#### Text to read:
◇ ◇ ◇

I'm a queer woman partnered with a transgender man, but everyone assumes we're a heterosexual couple. On the surface, we’re the quintessential Brooklyn duo: We have tasteful tattoos and piercings, we shop at food co-ops, we attend spin class together, and we’re creative yet gainfully employed. But while this relationship afforded me the privilege of banal nonconformity, I lost a piece of myself when I got together with my once-gym buddy, James. As our relationship deepened, my queerness became camouflaged to the outside world. "Queer" is as an umbrella term for any gender or sexual expression outside of societal norms. For me, this umbrella extends to politics, subculture, and perspective. My queerness has been a continuous reexamining of myself, a process that began in my teens. I embraced the term way back then, because it encompassed far more than just attraction or gender. Queerness is anti-classification by definition, so it looks different for everyone. Over time, my queerness has become emblematic of a host of characteristics other than my sexuality, like my affection for highly-dramatized solo musicians (think Morrissey and Dusty Springfield) and my lifestyle choices, like my disinterest in marriage or having children. Despite the term’s controversial origins in hate speech, for me, it’s been a proud way to claim outsider status. But claiming outsider status is complicated these days. Having evolved past my "femme visibility" years of asymmetrical haircuts and vintage jumpers, I’ve grown into a long-haired, artsy looking woman whose queer experience is hidden to the untrained eye. And now, with James, formerly risky endeavors, like kissing my partner in public, are cursory transactions. In my heart, I haven’t changed, but the way others see me has. This has a profound affect on my everyday relationships. Passing as straight, but wanting to be out, transforms casual neighborhood chats into momentous opportunities to relate with authenticity or retract in isolation. In either situation, fumbling is guaranteed for all parties involved.
With James, formerly risky endeavors, like kissing my partner in public, are cursory transactions.

◇ ◇ ◇

#### Records to use:
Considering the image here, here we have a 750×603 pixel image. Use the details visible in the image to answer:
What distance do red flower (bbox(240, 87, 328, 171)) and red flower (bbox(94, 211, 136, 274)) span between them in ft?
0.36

◇ ◇ ◇

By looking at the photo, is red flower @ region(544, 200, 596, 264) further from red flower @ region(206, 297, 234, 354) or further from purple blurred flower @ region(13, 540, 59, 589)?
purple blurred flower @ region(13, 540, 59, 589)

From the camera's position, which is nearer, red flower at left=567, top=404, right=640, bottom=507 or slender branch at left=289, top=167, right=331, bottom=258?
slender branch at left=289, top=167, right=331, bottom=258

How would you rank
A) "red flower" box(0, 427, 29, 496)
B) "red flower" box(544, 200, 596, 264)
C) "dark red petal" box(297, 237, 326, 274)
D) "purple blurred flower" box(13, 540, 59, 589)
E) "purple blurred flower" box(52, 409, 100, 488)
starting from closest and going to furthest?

◇ ◇ ◇

#### To be done:
1 > Express the records as a JSON list of strings, starting with the line that contains "How would you rank" and going on through the line that contains "starting from closest and going to furthest?", one string per line and blank lines left out.
2 > Supply the next part of the essay about a queer woman whose relationship with a transgender man is read as heterosexual, beginning after its final sentence.

#### Results:
1 >
[
  "How would you rank",
  "A) \"red flower\" box(0, 427, 29, 496)",
  "B) \"red flower\" box(544, 200, 596, 264)",
  "C) \"dark red petal\" box(297, 237, 326, 274)",
  "D) \"purple blurred flower\" box(13, 540, 59, 589)",
  "E) \"purple blurred flower\" box(52, 409, 100, 488)",
  "starting from closest and going to furthest?"
]

2 >
Last summer, James and I adopted our Blue Heeler mix Wylie, and ever since, we’ve been alternating the daily morning trek to off-leash hours at our local park in Brooklyn. At least three times a week, I’m out the door at 7 a.m. to join other overachieving dog owners to talk public radio and share slow-cooker recipes. Last week, I ran into Jen and her dog Milton, a floppy grey mini-Schnauzer. I don’t know Jen’s last name or what she does, but both James and I see her at least a few times a week. As we watched Wylie gave Milton a playful hip check, Jen mentioned that she was soliciting speakers for an event targeting minority women on how to get ahead in the workplace. I felt my eyes light up as I considered volunteering. I’m trying to do more public speaking, particularly around topics like women’s leadership. Here was an easy opportunity, and a convenient entry point for telling Jen that James and I are a trans family. Jen went on to say that she had asked Gladys — a lawyer and Maltese owner from Guyana — to speak at her event. Before I could comment, she lowered her voice and asked if I knew of any other minority women in the area who might be a good fit. Jen is white, and so am I, so I was mostly unsurprised by her ungainly manner. I felt myself starting to bristle. How should I respond? There was something so much easier about this when I could just offhandedly mention “my girlfriend.” It used to come in handy in those situations when someone was about to make an offensive joke — a quick “my girlfriend” would avoid an uncomfortable situation for both of us. I may have unwittingly cast myself as a lesbian each time I used the term, but at least “my girlfriend” sent a simple broadcast about my distinction. No further conversation or puzzled looks necessary. Survey box checked. To be precise, I’ve been with men and women, cisgender, and trans. With each new relationship came awkward explanations and the nagging temptation to draw conclusions about my sexuality. Falling in love with my first live-in boyfriend had me thinking: Maybe I’m straight after all? But after the arguing started and the sex faded, I conceded: I guess I’ve been gay all along? Over time, I’ve realized that my partners’ genders and sexual identities indicate little about me, but for the rest of the world, it’s still a signpost. The more indistinct my queerness became, the more I relied on my partners as shorthand to tell that story.
My partners’ genders and sexual identities indicate little about me, but for the rest of the world, it’s still a signpost.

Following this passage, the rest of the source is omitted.